AGH!  This world is maddening!

It is here that I would like to insert a quote from Ayn Rand’s magnificent (and perhaps prophetic…if you’ve read it then you’ll know what I mean) novel, Atlas Shrugged – “Nothing can be unearned and unpaid for in the universe, neither in matter, nor in spirit; and if the guilty do not pay, then the innocent have to pay it.”

That may sound like a heavy-handed quote for a gymnastics competition, but here is the larger point I am trying to make: in our politically correct, post-modern world, we focus so much on trying to be diverse and tolerant that we toss common sense out the window if it gets in the way.  Why is it inherantly better that America not be allowed to have 3 women competing, even though we had 3 women that qualified based on the raw score alone?

And lest you think I am being nationalistic, you should know that I also think the two-person-per-country limit that was added for these games to the sport of table tennis is just as ridiculous.  The Chinese dominate that sport – they have the top 4 ranked men and the top 4 ranked women in the world, but still only 2 each can compete in the individual competition.

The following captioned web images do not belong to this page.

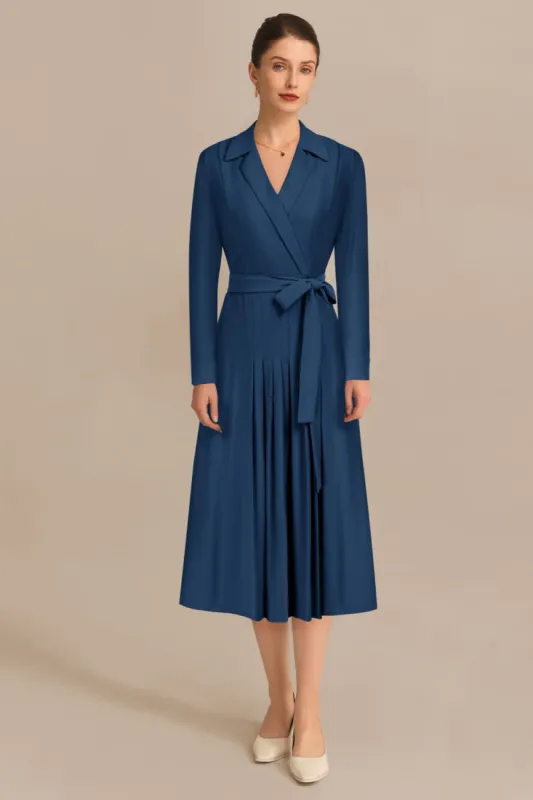 Lapel Collar Pleated Long Sleeve V-Neck Flared A-Line Dress - Blue sold by Grace Karin
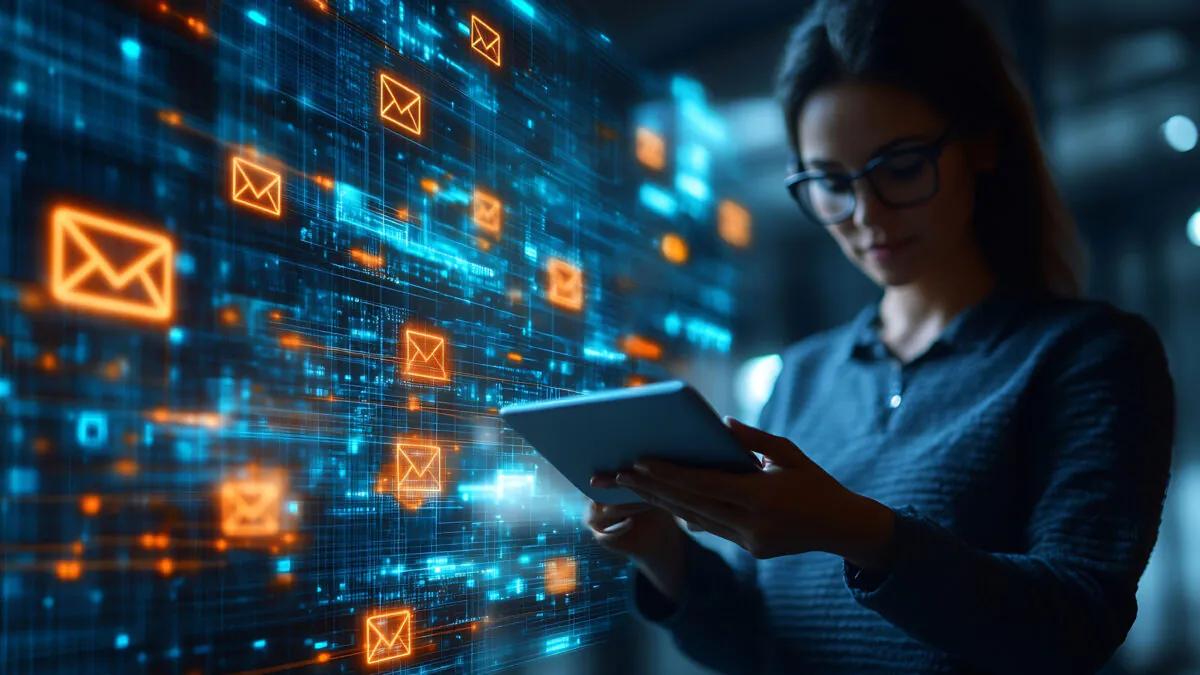 woman viewing tech data on tablet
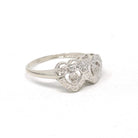 Double Heart Ring - Mid Century 10k White Gold Sweetheart Promise Love - Vintage Circa 1950s Era Size 6 Natural Diamonds Fine Jewelry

See, the problem is, unfair is unfair.  Whether we apply that to the olympic games or whether we apply it on a more generic, moral level.  As Ayn Rand so eloquently wrote, nothing goes unpaid for.  If the guilty do not pay, then the innocent will.  You know who is paying for this unfair rule?  Jordyn Wieber, Chinese table tennis players, and anyone else this applies to.  Think how much these athletes have trained for these moments.  How many hours in a gym, how many things they said, “No” to so they could train harder and longer.  Do you want to look Jordyn in the face and explain to her that it isn’t fair to limit (insert country here) to only one competitor, even though Jordyn qualified in the top 24?  The medals are awarded on points, right?  See, we always think that it’s good to include others, to give others a shot, and generally it probably is, but someone has to pay the balance in a situation such as this.

So this whole thing naturally made me think of affirmative action practices for some reason.  We should make hiring choices based on who is most qualified.  It is just as wrong to hire a black person for a job that they are unqualified for so you can meet a quota as it is to only hire white people because you are a bigot.  They are both wrong.  It shouldn’t matter if you’re a man or a woman…if you’re white, black, red, purple or blue.  If you have earned it, you deserve it.  To tie it back to Jordyn, if she finished 4th out of 60, she earned it.

Anyway, that affirmative action topic deserves much more space to be devoted to it, but I wanted to throw it in.  Thanks for reading the rant.

**Many thanks to Slate for a great article that I lifted some information from for this post.  Get their take on it HERE.